• **What you will do**
Please copy every line below that contains the string "States".

┌─ Supplied records

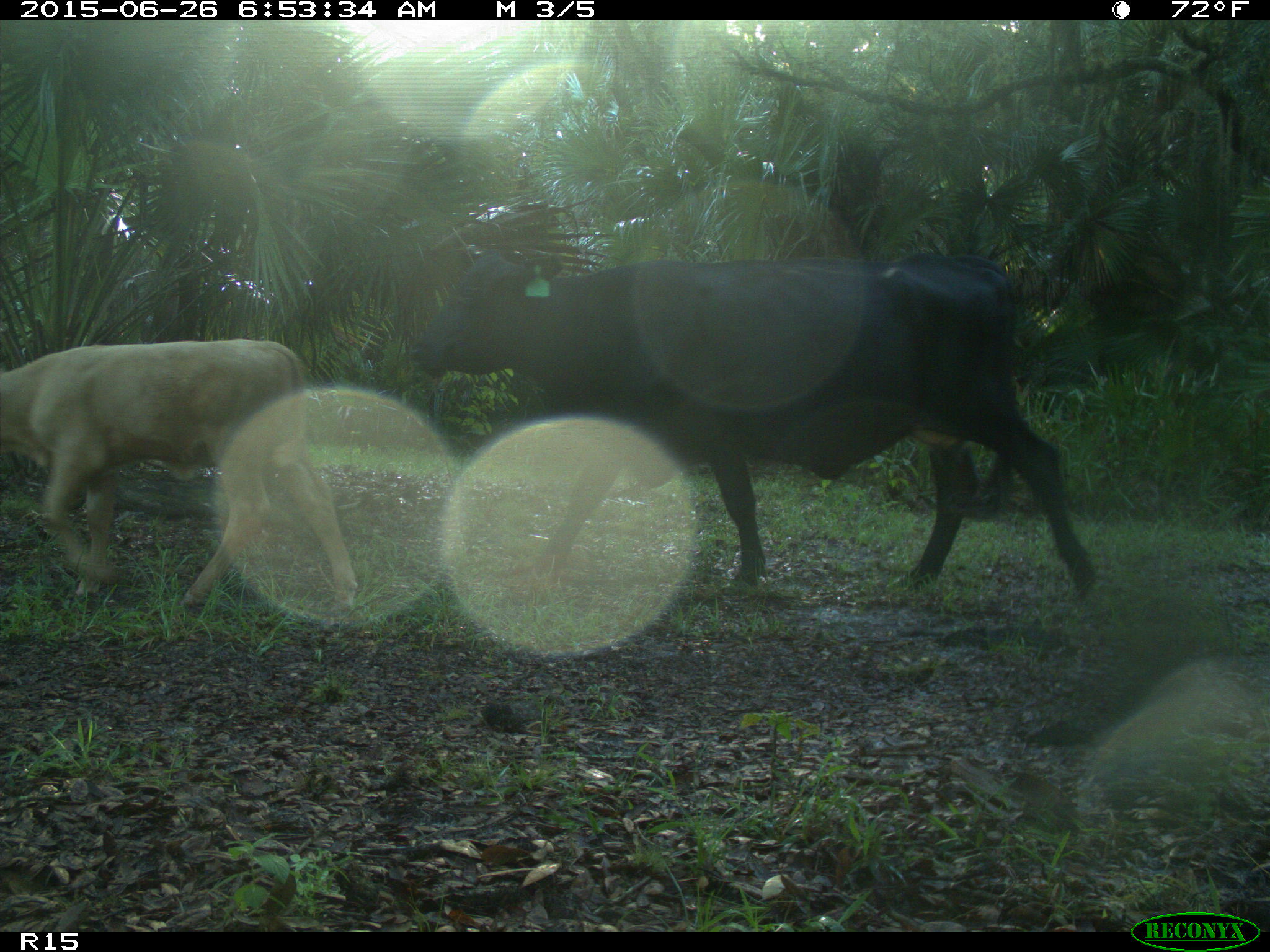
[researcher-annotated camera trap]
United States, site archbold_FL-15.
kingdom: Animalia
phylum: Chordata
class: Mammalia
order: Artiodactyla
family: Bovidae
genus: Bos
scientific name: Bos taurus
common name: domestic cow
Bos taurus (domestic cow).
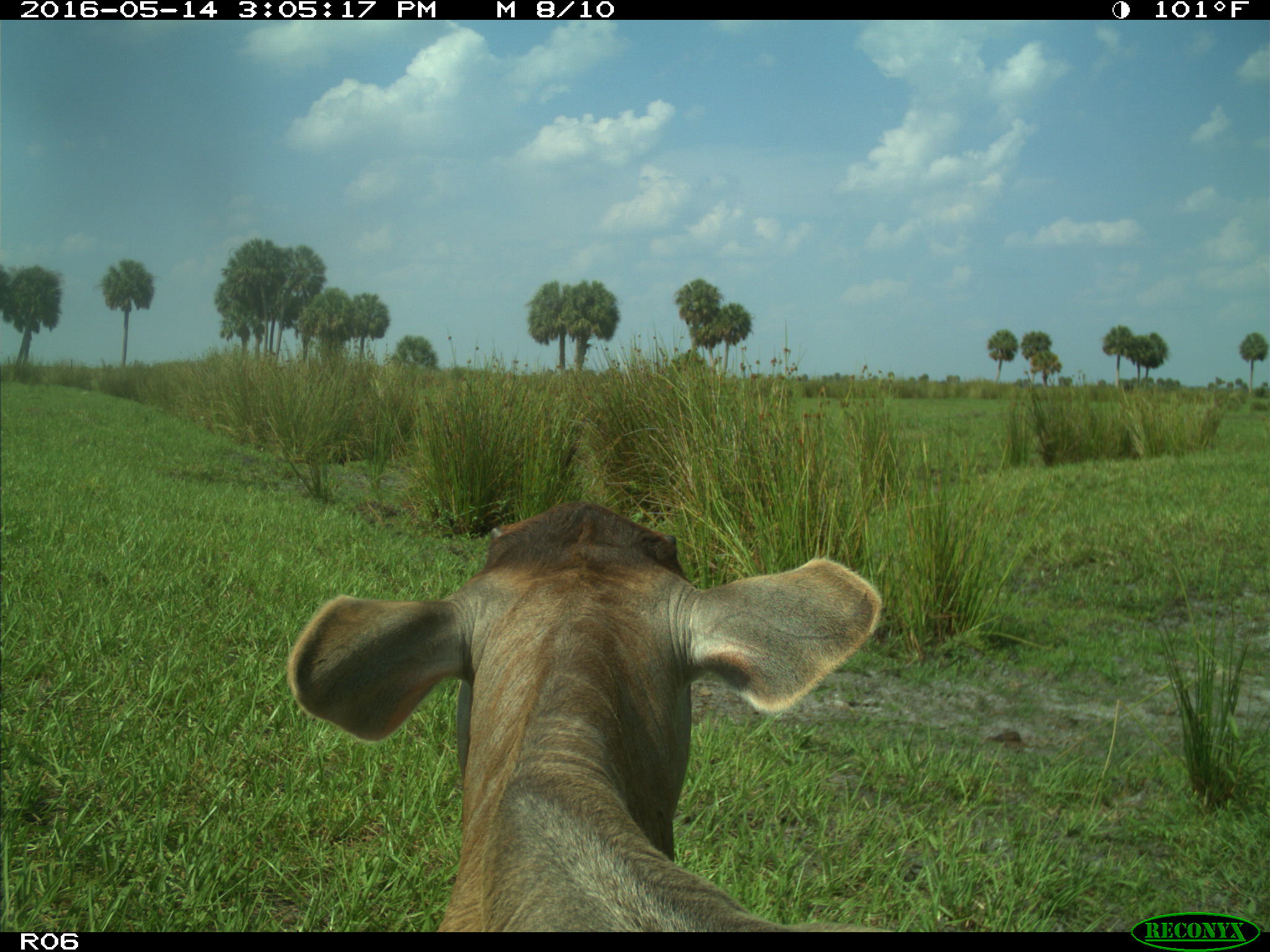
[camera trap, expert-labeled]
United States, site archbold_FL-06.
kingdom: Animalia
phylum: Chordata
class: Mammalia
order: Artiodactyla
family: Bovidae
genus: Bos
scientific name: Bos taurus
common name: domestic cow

└─
┌─ Supplied records

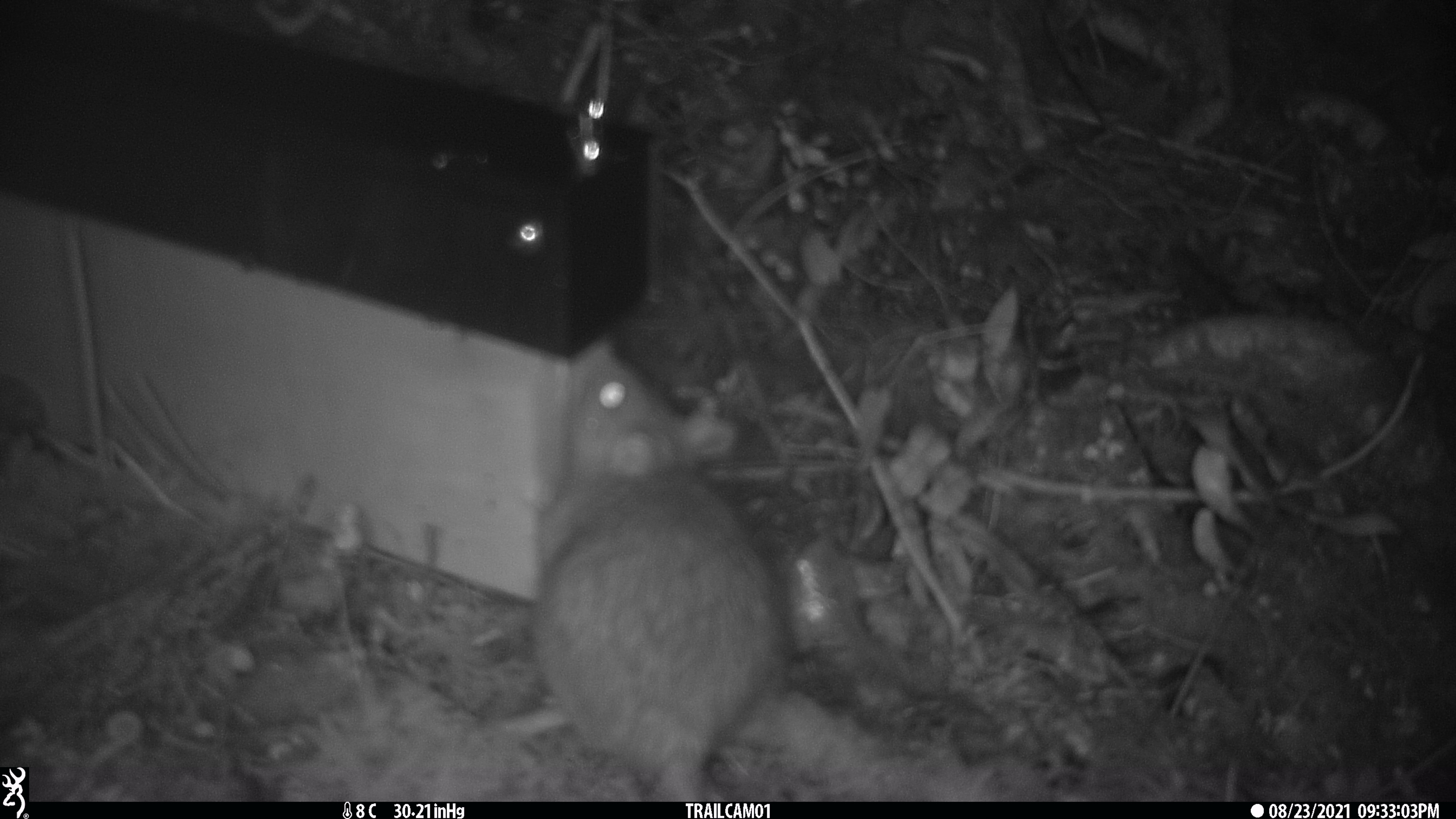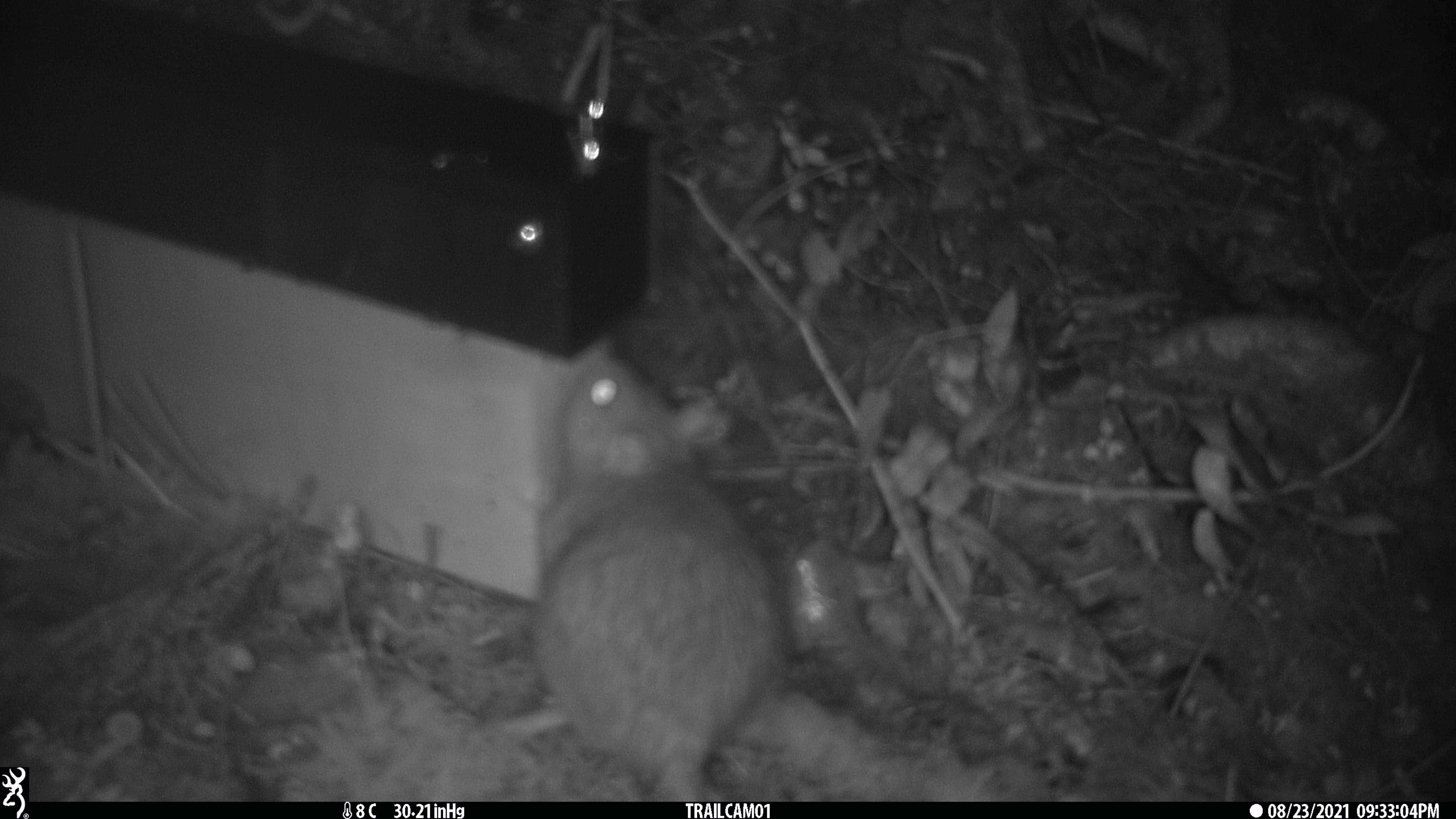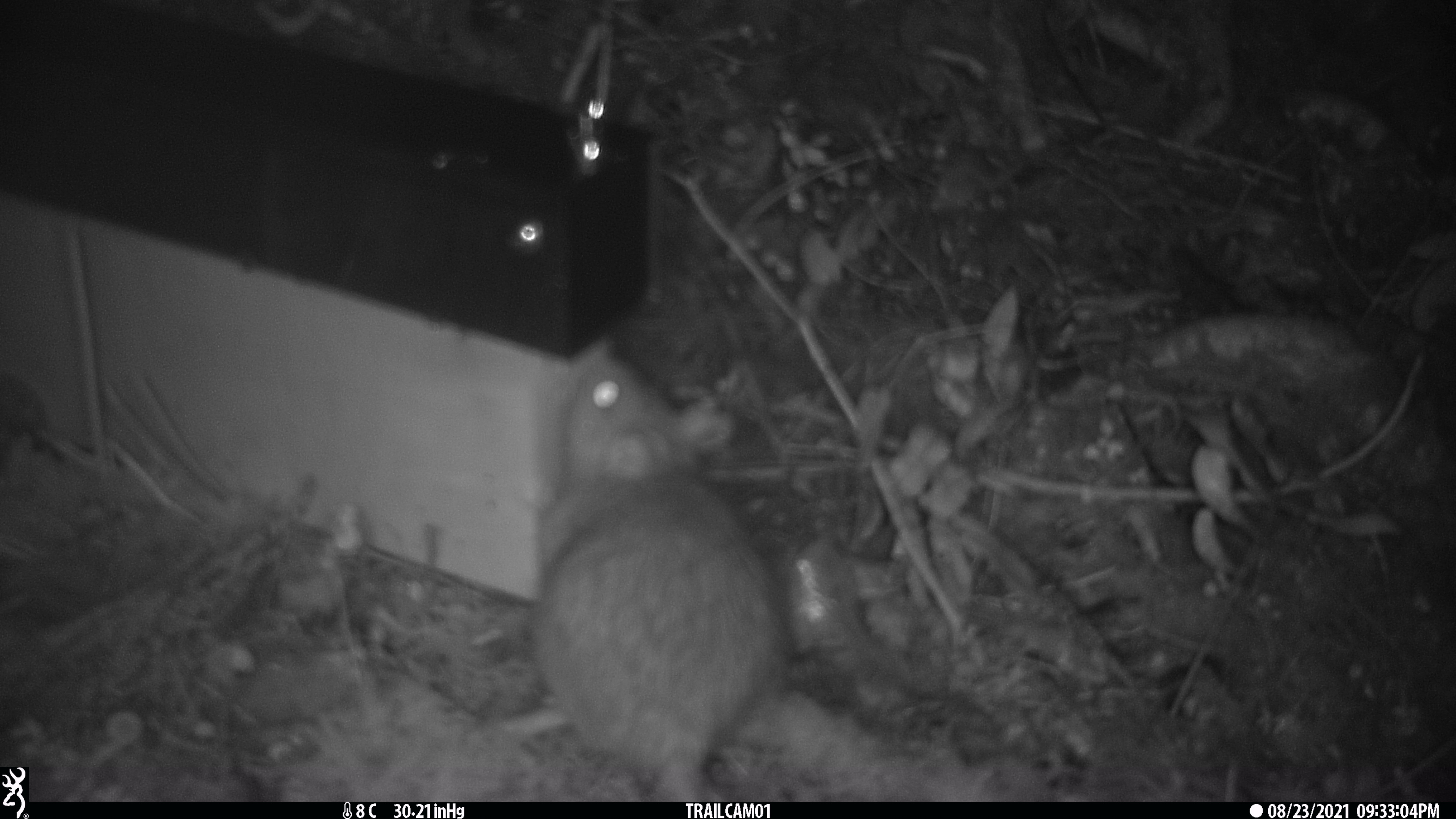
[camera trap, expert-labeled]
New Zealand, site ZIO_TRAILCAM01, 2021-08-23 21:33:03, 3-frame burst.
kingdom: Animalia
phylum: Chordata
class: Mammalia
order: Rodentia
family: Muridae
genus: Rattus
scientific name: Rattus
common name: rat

└─

• **Answer space**
United States, site archbold_FL-15.
United States, site archbold_FL-06.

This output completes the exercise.